Choosing Jet Park Airport Hotel & Conference Centre as your venue is the first step in ensuring a successful conference.
When you host your conference with Jet Park, our experienced conference staff join your team to help your conference reach its full potential.
Kia Ora, my name is Joanne and I can offer advice on venues, catering, technical equipment, and logistics.
Kia Ora, my name is Jabez and I will be your first point of contact when planning your conference at Jet Park.
Kia Ora! I manage conferences and events to deliver a superb client experience
Kia Ora, my name is Manish and I will be in charge of the palate of your conference cuisine.
The herby, organic scent of a well-prepared pesto. The crunch of a coral wafer. The taste. At its best, art makes you feel something. Cuisine should do the same.
Veenal grew up in Sigatoka in the beautiful Fiji Islands, and it was there that he found his passion for cooking. He has been in the industry for 14 years. Veenal enjoys creating different types of dishes, tasting and refining menus with matched wines.
In Fiji, Veenal competed in a couple of culinary competitions in which he won; he then moved to New Zealand and worked in a few different hotels. However, working at Jet Park Hotel, Veenal states has been his greatest achievement; “If you are a chef, you always dream to become an Executive Chef.”
Veenal’s style of cooking is simple but full of flavour in the dish as a whole; “I believe it’s very important to give the customer the best dining experience, so they go home happy and feel it’s been excellent value for money.” His cooking techniques are in line with other chefs- he loves grilled foods, smokey flavours, and creating rustic dishes which is in demand currently.
Christian Morales brings a wealth of experience to his role as Sous Chef, having worked in the Hospitality industry for 15 years.
Originally from Chile in South America, Christian says he inherited his passion for food from his mother; "She is the best cook in the world" (as you should say so! - Ed). This is the reason why he was inspired to study cuisine and turn his passion for food into a career.
It is evident that Christian lives for cooking, as he states he loves to see that people are happy with his food (preparation) and wishes to one day travel around the world to learn about the traditional and inspirational dishes from all over the continents.
He also wants guests to know that Jet Park Hotel is the Best hotel in the area, and is proud of working with a great team of people.
Christian also loves to spend time with his family, tending to his garden and has a love of technology in games and movies.
Sous Chef, Manish originally grew up in Mumbai, India and states that he used to cook at home from an early age. He was excited that it could become a career stating that he always wanted to be a pastry chef; “I’ve enjoyed working in a café environment, and I love A la Carte style cooking… Food is something you learn about every day- it’s so vast that you can always keep learning.”
One of his highlights include becoming a Head Chef at 24 years of age at the café in Rotorua. Six years later in the hospitality industry, and Manish feels that working at Jet Park Hotel is great as he can learn something new from all the chefs; “We are a very multicultural team, so all have different ideas we can bounce off each other.”
When not at work, Manish enjoys being creative and doing D.I.Y. projects, such as making a $15 tall boy look ‘as new’. And given the choice of holiday destination- “I love Barcelona, and would love to visit- the name sounds so posh.”

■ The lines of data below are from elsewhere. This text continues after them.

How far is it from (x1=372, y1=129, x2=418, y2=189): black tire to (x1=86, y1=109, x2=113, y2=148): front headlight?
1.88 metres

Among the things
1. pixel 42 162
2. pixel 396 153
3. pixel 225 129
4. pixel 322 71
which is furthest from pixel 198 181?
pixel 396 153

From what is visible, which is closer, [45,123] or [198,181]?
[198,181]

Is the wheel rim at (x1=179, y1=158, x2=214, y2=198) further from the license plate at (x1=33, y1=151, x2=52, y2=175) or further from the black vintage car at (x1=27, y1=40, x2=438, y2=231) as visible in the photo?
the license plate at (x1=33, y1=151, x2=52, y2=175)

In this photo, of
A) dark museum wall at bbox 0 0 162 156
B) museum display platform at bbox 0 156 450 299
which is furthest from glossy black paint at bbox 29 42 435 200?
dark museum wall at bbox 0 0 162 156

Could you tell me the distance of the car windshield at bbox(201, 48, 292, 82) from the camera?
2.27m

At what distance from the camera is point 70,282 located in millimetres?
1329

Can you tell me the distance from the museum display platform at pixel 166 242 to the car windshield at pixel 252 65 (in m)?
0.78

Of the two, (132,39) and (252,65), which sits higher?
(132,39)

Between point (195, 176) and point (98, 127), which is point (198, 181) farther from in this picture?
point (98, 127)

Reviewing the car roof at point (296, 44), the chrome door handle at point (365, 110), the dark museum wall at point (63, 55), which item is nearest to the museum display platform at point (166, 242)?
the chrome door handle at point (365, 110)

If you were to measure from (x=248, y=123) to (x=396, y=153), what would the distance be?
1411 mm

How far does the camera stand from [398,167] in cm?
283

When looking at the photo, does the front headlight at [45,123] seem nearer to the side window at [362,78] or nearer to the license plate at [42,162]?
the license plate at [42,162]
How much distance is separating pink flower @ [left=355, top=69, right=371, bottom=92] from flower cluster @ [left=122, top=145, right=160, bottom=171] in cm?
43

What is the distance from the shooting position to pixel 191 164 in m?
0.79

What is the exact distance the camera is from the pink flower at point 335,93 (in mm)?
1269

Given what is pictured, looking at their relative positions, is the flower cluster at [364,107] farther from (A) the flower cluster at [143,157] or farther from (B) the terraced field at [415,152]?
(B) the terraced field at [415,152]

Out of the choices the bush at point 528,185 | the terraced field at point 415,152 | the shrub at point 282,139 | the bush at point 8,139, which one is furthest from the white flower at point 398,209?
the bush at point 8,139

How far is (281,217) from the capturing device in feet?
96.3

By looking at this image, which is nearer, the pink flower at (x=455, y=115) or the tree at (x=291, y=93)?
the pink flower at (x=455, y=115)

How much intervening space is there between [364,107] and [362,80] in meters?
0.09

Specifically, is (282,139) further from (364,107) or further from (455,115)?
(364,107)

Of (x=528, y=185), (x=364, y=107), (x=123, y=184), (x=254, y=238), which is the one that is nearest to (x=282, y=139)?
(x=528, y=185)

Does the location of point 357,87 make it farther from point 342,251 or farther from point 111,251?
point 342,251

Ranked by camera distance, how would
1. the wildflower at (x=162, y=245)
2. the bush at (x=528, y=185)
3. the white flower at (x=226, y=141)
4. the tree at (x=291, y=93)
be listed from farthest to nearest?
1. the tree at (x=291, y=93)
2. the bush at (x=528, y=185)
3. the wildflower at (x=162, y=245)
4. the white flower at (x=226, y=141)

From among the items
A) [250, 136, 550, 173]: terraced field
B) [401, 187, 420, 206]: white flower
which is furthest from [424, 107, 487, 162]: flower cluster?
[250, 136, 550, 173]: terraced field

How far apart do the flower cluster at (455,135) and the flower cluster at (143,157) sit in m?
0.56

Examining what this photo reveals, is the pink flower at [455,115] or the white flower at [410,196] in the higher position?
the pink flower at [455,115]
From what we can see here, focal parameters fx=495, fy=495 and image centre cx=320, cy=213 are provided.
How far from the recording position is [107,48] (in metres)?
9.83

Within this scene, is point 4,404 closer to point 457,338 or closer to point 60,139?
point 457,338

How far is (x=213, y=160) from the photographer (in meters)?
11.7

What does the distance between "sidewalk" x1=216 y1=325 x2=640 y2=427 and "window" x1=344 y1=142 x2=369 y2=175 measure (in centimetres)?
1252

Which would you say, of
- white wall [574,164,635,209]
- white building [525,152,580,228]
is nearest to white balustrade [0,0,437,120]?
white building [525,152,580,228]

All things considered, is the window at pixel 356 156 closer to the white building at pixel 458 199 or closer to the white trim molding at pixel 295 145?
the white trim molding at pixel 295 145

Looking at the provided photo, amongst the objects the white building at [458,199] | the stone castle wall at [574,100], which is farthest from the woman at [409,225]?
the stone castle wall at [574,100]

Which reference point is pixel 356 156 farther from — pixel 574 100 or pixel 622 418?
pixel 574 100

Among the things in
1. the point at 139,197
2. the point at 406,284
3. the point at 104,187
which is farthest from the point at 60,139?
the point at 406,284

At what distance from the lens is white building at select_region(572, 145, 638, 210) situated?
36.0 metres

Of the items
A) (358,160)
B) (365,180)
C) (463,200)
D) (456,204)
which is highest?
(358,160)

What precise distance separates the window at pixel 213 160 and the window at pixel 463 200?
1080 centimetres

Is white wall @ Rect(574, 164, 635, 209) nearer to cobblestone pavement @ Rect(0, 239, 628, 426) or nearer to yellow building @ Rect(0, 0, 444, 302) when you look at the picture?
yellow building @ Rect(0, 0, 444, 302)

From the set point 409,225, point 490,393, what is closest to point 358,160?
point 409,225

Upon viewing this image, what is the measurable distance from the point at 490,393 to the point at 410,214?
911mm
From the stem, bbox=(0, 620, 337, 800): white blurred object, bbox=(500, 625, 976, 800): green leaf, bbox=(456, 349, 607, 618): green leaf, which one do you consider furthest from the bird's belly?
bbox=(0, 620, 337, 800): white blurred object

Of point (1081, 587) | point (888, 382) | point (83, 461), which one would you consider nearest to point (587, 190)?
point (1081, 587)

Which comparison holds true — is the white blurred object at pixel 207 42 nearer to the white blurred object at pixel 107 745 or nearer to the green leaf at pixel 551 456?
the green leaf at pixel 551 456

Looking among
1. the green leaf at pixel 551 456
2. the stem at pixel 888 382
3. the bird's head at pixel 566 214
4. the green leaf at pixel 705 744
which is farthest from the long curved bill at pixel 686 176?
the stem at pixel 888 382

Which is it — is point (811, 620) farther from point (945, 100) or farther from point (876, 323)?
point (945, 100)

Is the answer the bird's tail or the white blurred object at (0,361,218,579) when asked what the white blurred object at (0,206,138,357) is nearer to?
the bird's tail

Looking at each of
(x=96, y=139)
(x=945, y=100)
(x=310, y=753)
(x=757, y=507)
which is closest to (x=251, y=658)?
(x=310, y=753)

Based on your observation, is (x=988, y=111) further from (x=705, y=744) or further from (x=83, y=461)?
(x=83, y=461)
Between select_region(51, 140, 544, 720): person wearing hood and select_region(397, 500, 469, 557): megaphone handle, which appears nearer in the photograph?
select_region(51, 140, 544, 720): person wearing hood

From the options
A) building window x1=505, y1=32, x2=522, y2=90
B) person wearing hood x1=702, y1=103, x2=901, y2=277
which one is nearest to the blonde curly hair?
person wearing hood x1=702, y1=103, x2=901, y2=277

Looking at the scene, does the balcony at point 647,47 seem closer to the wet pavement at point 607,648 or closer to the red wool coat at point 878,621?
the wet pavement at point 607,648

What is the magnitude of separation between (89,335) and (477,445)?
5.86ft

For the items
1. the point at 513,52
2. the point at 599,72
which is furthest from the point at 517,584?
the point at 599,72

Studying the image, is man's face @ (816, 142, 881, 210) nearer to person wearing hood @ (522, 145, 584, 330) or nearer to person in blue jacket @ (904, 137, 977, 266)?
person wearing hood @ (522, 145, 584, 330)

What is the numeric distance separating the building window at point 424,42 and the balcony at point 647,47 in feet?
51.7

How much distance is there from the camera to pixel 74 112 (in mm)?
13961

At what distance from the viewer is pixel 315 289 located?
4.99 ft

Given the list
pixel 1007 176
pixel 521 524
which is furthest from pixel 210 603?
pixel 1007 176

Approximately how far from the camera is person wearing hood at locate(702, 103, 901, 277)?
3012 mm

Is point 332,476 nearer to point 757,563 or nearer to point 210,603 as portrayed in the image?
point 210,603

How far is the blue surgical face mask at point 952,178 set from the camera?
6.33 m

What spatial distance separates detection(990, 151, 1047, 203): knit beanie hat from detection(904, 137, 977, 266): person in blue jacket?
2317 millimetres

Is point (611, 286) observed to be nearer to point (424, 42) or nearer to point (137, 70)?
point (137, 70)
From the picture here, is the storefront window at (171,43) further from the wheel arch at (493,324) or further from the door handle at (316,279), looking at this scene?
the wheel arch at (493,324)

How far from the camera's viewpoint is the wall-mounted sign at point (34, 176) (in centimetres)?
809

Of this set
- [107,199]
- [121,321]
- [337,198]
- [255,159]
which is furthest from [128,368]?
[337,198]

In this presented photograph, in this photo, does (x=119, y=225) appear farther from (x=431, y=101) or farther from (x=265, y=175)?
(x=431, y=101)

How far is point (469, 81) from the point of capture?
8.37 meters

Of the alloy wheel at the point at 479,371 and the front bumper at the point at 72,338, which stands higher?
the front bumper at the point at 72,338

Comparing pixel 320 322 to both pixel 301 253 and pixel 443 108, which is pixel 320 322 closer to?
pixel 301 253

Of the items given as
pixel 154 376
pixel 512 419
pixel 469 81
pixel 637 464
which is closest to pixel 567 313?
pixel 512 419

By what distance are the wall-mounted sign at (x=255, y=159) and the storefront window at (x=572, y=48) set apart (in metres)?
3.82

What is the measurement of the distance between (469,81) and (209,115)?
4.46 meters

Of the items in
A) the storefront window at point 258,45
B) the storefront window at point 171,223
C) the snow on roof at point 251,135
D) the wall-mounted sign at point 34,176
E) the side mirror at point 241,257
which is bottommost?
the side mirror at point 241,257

Dominic is a talented addition to the Jet Park Hotel family, and has worked in hospitality for over 8 years with some impressive highlights along the way! Says Dominic; “Creating, coming up with new stuff that makes myself and others happy… my passion is to achieve perfection and the quest for perfection gives way to a quest for newness and the impulse to create.”
Dominic grew up in India and was introduced to the culinary world through his grandfather who cooked traditional Mangalorean food. Career highlights include working with the 1-star Michelin Restaurant, The Cliff (Singapore); working with celebrity chefs the likes of Rahul Akerkar, Yew Eng Tong and Alain Passard; working as a Pastry Chef with Restaurant Indigo- winning one of the Top 25 Restaurants in Asia- San Pellegrino Awards.
Joining the Jet Park Hotel family, Dominic feels the care and effort we provide make us stand out. On a personal note, leisure time is spent with family, researching and reading culinary books, admiring and being inspired by nature and, of course- dining out! An ideal holiday would be- “Vegas- Possibly hitting a jackpot there!”